SENTIRES

Autor:   Enrique Arroyo Villegas

Enrique Arroyo Villegas


EL OLOR


La primera vez que tuvo ese extraño sentimiento fue cuando iba en un autobús por el desierto peruano… A muchos kilómetros del mar, sintió el olor de las algas secándose al sol. Recordó entonces un libro de Gabo donde un pueblo huele a rosas al amanecer.

 

Como un don del cielo, empezó a conocer que su olfato no dependía de la distancia ni del tiempo; podía perpetuar la fragancia de una mujer, aunque hubieran lavado mil veces su alcoba.

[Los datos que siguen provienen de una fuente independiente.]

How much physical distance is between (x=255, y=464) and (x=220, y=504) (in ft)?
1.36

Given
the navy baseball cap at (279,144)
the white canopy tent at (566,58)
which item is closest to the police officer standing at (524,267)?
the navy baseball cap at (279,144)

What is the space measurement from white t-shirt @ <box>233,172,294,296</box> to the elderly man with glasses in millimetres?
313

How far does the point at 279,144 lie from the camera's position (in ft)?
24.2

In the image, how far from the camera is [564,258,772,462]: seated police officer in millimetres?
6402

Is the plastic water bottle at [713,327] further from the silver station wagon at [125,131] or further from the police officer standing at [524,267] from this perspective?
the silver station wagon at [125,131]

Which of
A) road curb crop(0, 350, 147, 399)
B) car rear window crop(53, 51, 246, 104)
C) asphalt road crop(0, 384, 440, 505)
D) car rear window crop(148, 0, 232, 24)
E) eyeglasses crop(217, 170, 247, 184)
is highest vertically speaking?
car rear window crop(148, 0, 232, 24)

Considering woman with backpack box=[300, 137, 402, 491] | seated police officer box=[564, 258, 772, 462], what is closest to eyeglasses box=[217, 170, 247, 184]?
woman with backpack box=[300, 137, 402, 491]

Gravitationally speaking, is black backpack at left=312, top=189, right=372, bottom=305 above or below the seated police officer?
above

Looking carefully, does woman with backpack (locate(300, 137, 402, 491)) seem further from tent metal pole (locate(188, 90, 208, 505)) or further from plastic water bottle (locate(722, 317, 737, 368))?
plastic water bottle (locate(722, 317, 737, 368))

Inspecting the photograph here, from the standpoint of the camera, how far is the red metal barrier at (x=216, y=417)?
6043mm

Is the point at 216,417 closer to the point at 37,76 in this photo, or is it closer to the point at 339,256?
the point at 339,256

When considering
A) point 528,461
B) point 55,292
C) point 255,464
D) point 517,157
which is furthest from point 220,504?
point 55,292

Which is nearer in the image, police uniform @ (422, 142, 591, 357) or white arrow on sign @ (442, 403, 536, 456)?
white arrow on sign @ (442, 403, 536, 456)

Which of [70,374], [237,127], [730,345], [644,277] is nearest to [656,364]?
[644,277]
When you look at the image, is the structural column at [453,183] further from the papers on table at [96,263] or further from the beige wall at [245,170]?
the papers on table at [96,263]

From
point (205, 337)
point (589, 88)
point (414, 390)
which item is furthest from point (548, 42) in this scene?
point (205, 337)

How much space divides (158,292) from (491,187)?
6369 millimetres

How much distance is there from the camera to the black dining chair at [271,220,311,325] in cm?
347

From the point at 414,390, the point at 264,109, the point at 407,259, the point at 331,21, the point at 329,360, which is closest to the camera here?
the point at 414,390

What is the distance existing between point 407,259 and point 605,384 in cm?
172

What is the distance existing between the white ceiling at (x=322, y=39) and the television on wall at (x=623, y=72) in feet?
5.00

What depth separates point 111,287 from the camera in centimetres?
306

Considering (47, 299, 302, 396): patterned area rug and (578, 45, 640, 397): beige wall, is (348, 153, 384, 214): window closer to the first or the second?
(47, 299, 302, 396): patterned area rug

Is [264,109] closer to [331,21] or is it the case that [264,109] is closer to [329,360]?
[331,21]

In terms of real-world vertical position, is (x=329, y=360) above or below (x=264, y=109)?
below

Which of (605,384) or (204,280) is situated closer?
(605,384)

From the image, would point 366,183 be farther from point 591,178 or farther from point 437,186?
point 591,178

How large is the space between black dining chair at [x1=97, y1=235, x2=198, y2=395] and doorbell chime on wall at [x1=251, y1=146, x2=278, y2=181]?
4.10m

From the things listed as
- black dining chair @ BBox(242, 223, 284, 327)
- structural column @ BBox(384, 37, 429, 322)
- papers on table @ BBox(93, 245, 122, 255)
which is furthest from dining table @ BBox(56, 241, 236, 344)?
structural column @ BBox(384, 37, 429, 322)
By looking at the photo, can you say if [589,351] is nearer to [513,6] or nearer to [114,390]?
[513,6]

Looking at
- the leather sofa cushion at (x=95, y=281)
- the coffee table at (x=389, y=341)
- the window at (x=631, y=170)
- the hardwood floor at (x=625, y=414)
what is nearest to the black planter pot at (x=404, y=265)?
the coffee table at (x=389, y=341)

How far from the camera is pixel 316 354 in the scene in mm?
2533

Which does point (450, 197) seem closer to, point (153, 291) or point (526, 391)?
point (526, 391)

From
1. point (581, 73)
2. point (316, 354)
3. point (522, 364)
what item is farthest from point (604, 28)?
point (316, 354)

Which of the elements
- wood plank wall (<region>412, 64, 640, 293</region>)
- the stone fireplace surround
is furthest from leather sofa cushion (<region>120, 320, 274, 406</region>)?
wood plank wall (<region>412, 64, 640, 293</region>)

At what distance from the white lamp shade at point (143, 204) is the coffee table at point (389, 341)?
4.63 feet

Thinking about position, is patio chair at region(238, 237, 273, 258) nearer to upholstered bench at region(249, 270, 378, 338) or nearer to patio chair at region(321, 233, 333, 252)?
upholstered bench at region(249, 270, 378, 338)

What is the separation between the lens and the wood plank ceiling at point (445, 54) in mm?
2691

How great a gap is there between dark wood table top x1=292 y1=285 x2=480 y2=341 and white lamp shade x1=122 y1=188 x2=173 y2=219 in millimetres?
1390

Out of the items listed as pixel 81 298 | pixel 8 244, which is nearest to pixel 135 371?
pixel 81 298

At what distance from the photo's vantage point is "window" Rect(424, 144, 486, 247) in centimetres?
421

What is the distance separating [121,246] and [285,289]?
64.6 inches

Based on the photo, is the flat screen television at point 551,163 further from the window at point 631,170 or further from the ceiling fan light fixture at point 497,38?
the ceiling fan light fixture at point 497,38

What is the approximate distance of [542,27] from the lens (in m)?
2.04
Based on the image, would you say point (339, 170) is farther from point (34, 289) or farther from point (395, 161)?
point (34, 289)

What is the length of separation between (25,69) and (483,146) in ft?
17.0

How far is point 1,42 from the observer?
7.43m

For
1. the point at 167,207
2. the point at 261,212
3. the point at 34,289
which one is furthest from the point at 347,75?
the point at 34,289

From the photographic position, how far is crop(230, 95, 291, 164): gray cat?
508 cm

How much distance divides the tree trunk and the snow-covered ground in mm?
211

En el Herniare, el olor de los aceites en la pintura le guio el paso como si de un experto se tratase.

 

En Murnao, en la casa que perteneció a Kandinsky y Gabriele Munter, pudo oler el estiércol de los caballos azules pintados en la barandilla de madera, y olió las pisadas del Maestro cuando regresaba del huerto jardín.

 

Dominaba el olfato de los perros. Seguía una huella con los ojos cerrados, para descansar bajo un árbol de fruto maduro que sabía debía caer irremisiblemente en sus manos.

 

Si se lo hubiesen pedido, hubiera identificado a Anastasia de Nueva York como una impostora sin necesidad de ADN. Los príncipes huelen a príncipes.

 

Selectivo en su caminar, rehuía a policías escondidos, a banqueros perversos y a todos los seres que formaban parte de esa humanidad llena de errores en una mala estrella, pero nunca pretendió sacar partido de esa singular circunstancia.

 

Y llegó la obsesión: Como final feliz de una vida llena historias y risas deseaba conocer el olor de la Muerte. Sí, la Parca debía oler a alguna cosa. “Es imposible viajar y viajar cada día, sumergirse en las tinieblas, andar con tísicos, sin que un fino perfil de olor quede en sus ropas”, reflexionaba. Además, siempre había oído decir aquello de “esto huele a muerte”.

 

Sabía de gatos en hospitales que se acostaban con el moribundo oliendo a la Muerte.

 

Pensó en engañarla, fingir que estaba a punto de recibirla… pero se arrepintió, la consideraba tan lista, que seguro lo hubiese descubierto antes de poder detectar su fragancia.

 

La idea de perder su colección de olores, que con el tiempo habrían llenado más francos que el protagonista de El Perfume, lo llevaba a la conclusión de que visitar a la Parca en la Nada, podía ser romántico, pero impráctico, por lo que desistió de esa idea.

 

Pensaba en esos tiempos cuando los fotógrafos de la sociedad victoriana se dedicaron a tomar instantáneas de cadáveres, en casi cuadros, donde ayudados por una serie de artilugios presentaban parte de los miembros de una familia vestidos con sus mejores galas, simulando la vida.

 

El hombre visitó hospitales y lugares donde teóricamente el olor de la muerte lo debía impregnar todo. Archivaba para sí cada olor.

 

Pasaron los días.

 

Pensaba: “Será que es inodora, que tan solo toma parte del olor del cuerpo que se debe llevar”. Se sentía desilusionado.  

 

Poseía un don que no se complementaría hasta poder reconocer ese olor fuera del tiempo y la distancia.

 

Sentía olores que pronosticaban satisfacción y horrores, veía el futuro a través de su nariz.

 

Mientras, la Parca, conocedora de su afán, pasaba cada día por su lado con una terrible sonrisa en su desfigurada boca sin que él se diera cuenta.